**EXERCISE DIRECTIONS:** Find every line in the records below that contains "fraction", and copy it.

**DATA:**
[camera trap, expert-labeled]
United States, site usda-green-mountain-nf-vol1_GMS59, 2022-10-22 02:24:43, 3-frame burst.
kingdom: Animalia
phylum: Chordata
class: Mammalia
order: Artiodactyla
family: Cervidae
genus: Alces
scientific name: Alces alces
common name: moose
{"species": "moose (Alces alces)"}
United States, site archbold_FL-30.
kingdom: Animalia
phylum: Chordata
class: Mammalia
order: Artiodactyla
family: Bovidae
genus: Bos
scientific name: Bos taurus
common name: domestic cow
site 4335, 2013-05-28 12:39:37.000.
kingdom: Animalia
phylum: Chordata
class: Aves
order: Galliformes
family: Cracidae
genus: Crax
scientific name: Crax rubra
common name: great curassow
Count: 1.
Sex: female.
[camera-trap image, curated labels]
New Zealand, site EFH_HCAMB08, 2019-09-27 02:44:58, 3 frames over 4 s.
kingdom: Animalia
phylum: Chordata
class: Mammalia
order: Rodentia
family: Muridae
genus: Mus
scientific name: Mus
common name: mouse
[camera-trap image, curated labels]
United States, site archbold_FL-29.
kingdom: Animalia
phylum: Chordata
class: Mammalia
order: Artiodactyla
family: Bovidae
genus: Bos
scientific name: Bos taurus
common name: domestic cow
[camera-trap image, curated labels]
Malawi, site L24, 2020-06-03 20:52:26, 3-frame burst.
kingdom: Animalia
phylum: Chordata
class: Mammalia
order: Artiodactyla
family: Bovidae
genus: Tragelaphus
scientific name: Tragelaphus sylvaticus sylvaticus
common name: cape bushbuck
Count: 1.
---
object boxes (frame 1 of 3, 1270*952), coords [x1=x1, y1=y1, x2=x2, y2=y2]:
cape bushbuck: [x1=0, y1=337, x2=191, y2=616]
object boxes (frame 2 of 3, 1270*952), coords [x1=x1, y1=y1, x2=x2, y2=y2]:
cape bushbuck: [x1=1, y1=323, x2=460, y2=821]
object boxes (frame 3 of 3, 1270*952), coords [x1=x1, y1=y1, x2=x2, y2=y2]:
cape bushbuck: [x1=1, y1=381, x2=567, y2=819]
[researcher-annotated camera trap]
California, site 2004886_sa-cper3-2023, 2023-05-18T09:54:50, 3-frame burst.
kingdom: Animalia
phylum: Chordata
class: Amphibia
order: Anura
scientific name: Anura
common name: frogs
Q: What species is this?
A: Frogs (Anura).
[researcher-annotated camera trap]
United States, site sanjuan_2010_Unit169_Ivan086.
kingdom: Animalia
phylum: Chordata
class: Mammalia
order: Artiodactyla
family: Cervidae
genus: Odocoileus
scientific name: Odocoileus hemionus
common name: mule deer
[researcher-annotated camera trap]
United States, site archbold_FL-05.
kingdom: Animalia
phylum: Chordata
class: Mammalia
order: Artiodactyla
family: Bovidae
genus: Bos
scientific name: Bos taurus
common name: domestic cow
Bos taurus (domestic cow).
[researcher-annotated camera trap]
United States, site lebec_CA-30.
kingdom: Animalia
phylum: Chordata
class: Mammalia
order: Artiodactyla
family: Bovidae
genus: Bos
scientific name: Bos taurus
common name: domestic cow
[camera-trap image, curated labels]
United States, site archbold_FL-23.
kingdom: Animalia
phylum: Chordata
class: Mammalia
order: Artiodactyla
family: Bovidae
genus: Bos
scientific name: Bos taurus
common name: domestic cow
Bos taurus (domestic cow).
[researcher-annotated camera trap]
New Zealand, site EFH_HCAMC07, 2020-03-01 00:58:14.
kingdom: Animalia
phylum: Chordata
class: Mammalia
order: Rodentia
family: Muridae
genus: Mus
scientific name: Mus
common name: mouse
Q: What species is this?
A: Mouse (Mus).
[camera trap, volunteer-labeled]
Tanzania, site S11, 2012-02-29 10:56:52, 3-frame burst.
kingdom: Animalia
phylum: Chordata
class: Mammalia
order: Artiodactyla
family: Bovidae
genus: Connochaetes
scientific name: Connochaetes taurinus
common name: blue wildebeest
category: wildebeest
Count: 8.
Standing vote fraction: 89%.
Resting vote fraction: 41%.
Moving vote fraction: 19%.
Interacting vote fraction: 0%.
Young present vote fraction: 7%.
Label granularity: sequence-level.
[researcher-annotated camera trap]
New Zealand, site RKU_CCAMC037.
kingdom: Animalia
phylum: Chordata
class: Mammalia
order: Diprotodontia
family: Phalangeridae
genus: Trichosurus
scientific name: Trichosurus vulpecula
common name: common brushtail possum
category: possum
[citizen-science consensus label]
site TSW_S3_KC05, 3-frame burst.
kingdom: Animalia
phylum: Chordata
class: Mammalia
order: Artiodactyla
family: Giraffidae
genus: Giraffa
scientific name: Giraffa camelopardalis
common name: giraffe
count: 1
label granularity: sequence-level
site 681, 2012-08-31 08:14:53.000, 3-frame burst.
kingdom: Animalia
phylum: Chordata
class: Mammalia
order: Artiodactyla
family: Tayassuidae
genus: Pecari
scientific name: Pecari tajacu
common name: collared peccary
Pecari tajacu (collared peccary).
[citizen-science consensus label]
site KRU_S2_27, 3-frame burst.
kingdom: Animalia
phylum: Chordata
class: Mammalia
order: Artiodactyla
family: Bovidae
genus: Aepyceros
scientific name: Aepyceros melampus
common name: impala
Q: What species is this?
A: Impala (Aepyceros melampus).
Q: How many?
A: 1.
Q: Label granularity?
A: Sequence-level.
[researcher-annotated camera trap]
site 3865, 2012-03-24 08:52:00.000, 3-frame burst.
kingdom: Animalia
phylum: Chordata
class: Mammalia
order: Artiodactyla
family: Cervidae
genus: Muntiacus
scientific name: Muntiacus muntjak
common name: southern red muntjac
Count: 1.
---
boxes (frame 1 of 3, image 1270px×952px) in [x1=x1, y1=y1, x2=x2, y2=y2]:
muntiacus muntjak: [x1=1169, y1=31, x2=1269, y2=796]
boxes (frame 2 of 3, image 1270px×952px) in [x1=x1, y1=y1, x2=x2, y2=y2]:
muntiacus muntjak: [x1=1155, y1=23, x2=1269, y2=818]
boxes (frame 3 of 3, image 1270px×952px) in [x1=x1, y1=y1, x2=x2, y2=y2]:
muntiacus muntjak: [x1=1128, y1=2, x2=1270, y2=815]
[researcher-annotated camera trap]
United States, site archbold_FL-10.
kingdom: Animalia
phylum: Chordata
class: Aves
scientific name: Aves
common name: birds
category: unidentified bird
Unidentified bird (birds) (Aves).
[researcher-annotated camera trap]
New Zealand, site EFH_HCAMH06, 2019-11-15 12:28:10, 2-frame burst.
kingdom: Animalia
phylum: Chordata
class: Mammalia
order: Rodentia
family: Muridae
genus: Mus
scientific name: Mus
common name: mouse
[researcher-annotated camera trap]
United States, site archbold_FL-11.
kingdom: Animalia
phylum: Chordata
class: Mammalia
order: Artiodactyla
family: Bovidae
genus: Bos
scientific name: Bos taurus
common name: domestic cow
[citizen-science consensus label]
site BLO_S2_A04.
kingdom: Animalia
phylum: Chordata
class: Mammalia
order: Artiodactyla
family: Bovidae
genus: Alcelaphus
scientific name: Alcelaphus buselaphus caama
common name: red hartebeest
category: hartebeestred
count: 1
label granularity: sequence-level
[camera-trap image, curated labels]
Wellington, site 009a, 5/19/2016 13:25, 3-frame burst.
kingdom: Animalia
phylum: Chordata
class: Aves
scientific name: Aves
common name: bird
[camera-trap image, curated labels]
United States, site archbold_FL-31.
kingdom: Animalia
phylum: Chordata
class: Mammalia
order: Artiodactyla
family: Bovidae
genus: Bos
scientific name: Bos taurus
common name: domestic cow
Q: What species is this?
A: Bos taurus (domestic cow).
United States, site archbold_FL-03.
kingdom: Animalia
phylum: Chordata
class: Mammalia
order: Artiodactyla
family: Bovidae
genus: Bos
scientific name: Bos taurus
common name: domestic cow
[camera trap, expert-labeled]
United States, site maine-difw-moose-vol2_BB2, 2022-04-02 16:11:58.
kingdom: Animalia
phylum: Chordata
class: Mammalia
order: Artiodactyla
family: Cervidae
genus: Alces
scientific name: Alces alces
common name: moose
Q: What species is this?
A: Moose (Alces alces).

**YOUR SOLUTION:**
Standing vote fraction: 89%.
Resting vote fraction: 41%.
Moving vote fraction: 19%.
Interacting vote fraction: 0%.
Young present vote fraction: 7%.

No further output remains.